The wind rushed madly down from the hilltops. It swept over forest and plain, it howled through canyon and crevasse in its eager haste to reach the centre of the battle of elements. It pounced upon the blinding smoke-cloud and swept it from its path and plunged to the heart of the conflagration with a shriek and roar of cruel delight. One breath, like the breath of a tornado, and its boisterous lungs had sent its mischief broadcast in the flash of an eye. With a howl of delight it tore out the blazing roof of the house, and, lifting it bodily, hurled it like a molten meteor against the dark walls of the adjacent pine forest.

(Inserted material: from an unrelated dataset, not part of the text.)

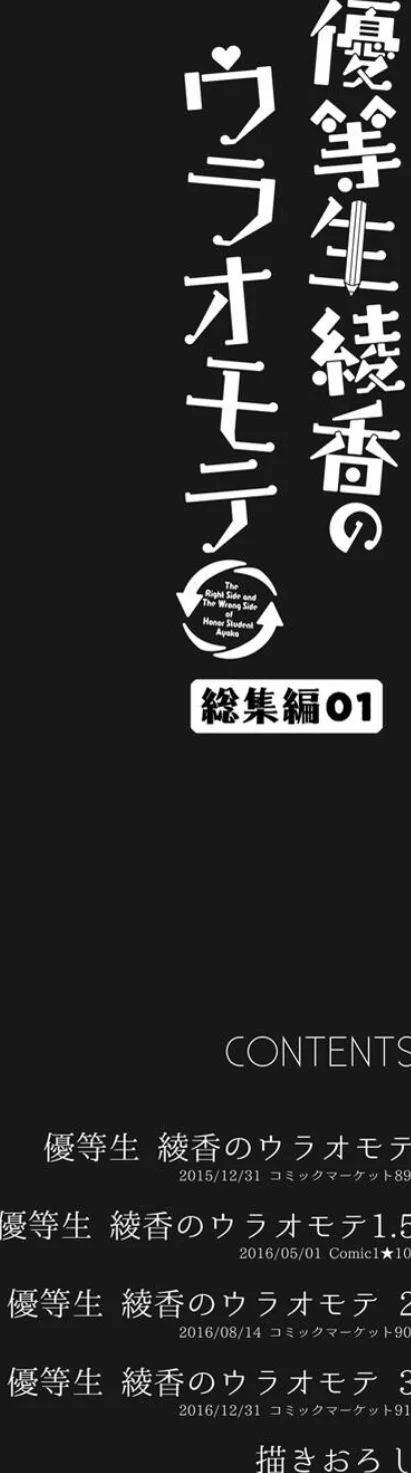 優等生 綾香のウラオモテ 総集編 1巻 5ページ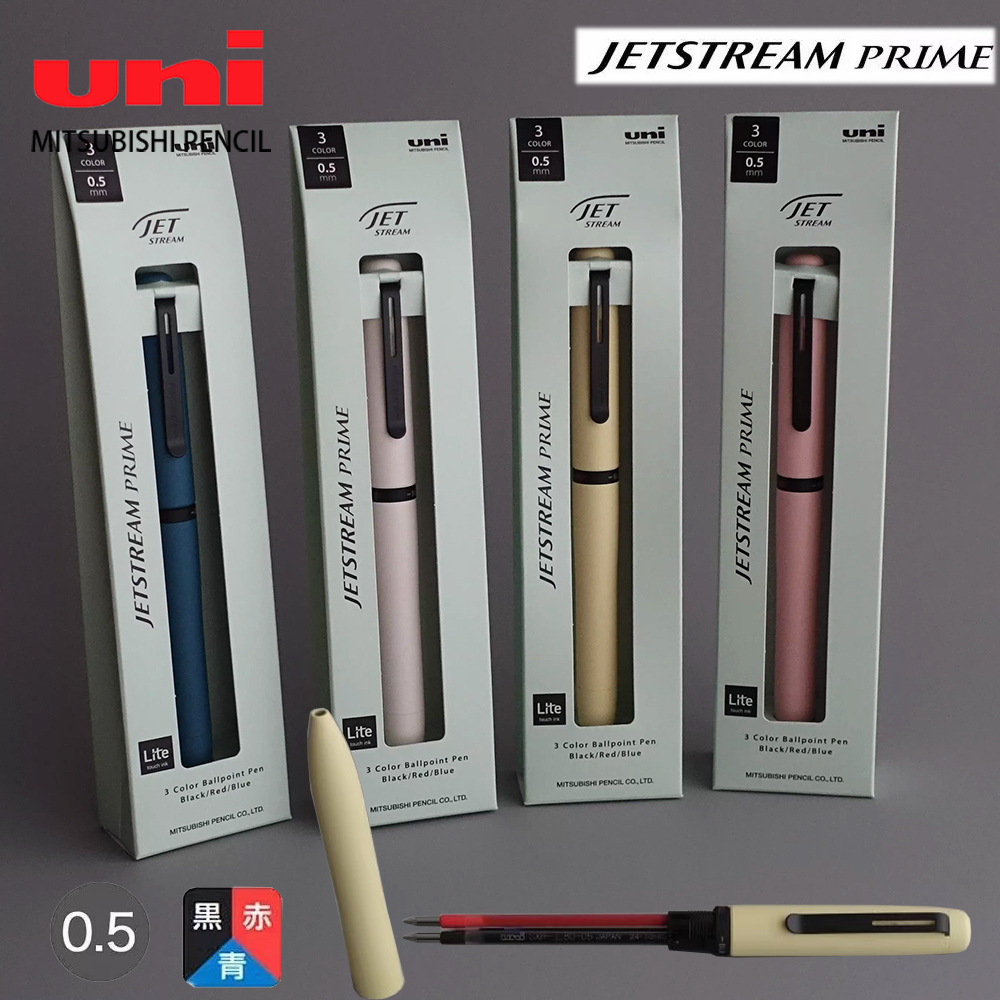 1pc Japan UNI JETSTREAM Prime  - Stationery Supply Business recension och pris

Joan saw nothing of this, she understood nothing. She was blind and deaf to every added terror. All she felt, all she understood was storm, storm, always storm. Her poor weary brain was reeling, her heart was faint with terror. She was alive, she was conscious, but she might well have been neither in the paralysis that held her. It meant no more that that avalanche of fire, hurled amidst the resinous woods, had suddenly brought into existence the greatest earthly terror that could visit the mountain world; it meant no more to her that an added roar of wind could create a greater peril; it meant no more to her that, in a moment, the whole world about her would be in a blaze so that the burning sacrifice should be complete. Nothing could possibly mean more to her, for she was at the limit of human endurance.

But other eyes, other brains were alive to all these things, eyes and minds trained by a knowledge which only that mountain world could teach. To them the significance was all absorbing. To them this new terror was a thousandfold more appalling than all other storm and tempest. With the forest afire there was safety for neither human nor beast. With that forest afire flight was well-nigh impossible. With that forest afire to save any living creature would be well-nigh a miracle, and miracles had no place in their thoughts.

Yet those eyes, so watchful, remained unchanged. Those straining brains only strained the harder. Those eager hearts knew no flinching from their purpose, and if they quailed it was merely at the natural dread for those whom they were seeking to succor.

Even in face of the added peril their purpose remained. The heavens might roar their thunders, the lightnings might blind their staring eyes, the howling gale might strew their path with every obstruction, nothing could change them, nothing could stop them but death itself.